● Directions for this task
Return the records word for word. Any pictures in them are not part of the copy.

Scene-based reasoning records
****

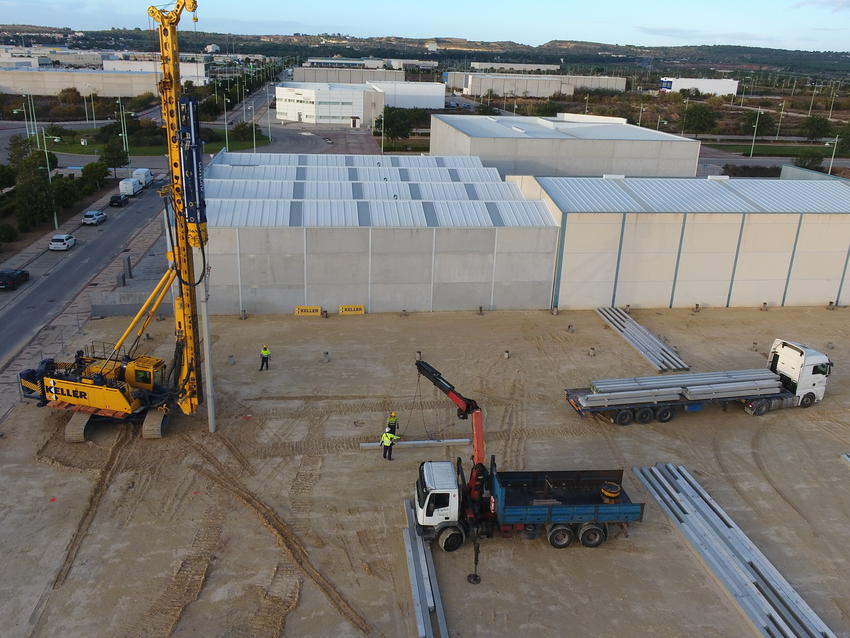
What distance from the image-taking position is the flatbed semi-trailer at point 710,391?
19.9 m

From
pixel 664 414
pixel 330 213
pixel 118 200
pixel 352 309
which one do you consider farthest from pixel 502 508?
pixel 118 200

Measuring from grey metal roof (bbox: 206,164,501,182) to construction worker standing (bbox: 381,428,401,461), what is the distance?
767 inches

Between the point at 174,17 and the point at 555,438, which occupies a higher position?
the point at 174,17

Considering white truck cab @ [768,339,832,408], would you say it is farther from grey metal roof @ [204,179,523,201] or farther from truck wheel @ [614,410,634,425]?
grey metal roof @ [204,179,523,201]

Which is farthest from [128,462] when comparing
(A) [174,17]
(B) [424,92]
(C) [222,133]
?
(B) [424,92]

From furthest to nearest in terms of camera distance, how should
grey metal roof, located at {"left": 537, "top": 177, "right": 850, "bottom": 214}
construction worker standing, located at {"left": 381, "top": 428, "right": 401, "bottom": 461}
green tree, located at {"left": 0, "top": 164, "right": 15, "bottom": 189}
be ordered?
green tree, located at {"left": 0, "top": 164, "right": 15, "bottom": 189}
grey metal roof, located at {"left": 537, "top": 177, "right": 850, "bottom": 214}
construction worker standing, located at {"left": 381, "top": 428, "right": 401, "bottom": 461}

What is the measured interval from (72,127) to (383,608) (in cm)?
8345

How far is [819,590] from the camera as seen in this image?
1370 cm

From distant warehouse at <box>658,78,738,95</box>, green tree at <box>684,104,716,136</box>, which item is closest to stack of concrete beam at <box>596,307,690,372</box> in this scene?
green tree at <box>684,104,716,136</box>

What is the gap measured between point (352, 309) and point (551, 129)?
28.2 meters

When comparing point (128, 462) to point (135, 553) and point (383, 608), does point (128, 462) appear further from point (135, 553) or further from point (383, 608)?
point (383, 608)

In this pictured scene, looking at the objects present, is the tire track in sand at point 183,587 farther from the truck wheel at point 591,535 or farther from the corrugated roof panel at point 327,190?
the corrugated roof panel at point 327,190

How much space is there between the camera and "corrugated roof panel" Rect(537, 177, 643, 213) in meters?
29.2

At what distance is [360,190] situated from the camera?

****

● Worked solution
What distance from the image-taking position is the flatbed semi-trailer at point 710,391?
19.9 m

From
pixel 664 414
pixel 330 213
pixel 118 200
pixel 352 309
which one do you consider farthest from pixel 502 508?
pixel 118 200

Measuring from grey metal roof (bbox: 206,164,501,182) to construction worker standing (bbox: 381,428,401,461), what is the distance?
767 inches

Between the point at 174,17 and the point at 555,438, which occupies a higher position?
the point at 174,17

Considering white truck cab @ [768,339,832,408], would you say it is farther from grey metal roof @ [204,179,523,201] or farther from truck wheel @ [614,410,634,425]?
grey metal roof @ [204,179,523,201]

Which is farthest from [128,462] when comparing
(A) [174,17]
(B) [424,92]
(C) [222,133]
?
(B) [424,92]

From furthest to nearest in terms of camera distance, how should
grey metal roof, located at {"left": 537, "top": 177, "right": 850, "bottom": 214}
construction worker standing, located at {"left": 381, "top": 428, "right": 401, "bottom": 461}
green tree, located at {"left": 0, "top": 164, "right": 15, "bottom": 189}
be ordered?
green tree, located at {"left": 0, "top": 164, "right": 15, "bottom": 189}
grey metal roof, located at {"left": 537, "top": 177, "right": 850, "bottom": 214}
construction worker standing, located at {"left": 381, "top": 428, "right": 401, "bottom": 461}

What is the measured interval from (72,127) to (383,608) (in cm)?
8345

How far is [819,590] from the camera as seen in this image?
1370 cm

From distant warehouse at <box>658,78,738,95</box>, green tree at <box>684,104,716,136</box>, which item is closest to stack of concrete beam at <box>596,307,690,372</box> in this scene?
green tree at <box>684,104,716,136</box>

What is the gap measured between point (352, 309) and point (551, 129)?
28.2 meters

When comparing point (128, 462) to point (135, 553) and point (383, 608), does point (128, 462) appear further from point (135, 553) or further from point (383, 608)?
point (383, 608)

In this pictured scene, looking at the objects present, is the tire track in sand at point 183,587 farther from the truck wheel at point 591,535 or farther from the corrugated roof panel at point 327,190?
the corrugated roof panel at point 327,190

How much space is there between the camera and "corrugated roof panel" Rect(537, 177, 643, 213) in meters?
29.2

At what distance is [360,190] situated from the camera?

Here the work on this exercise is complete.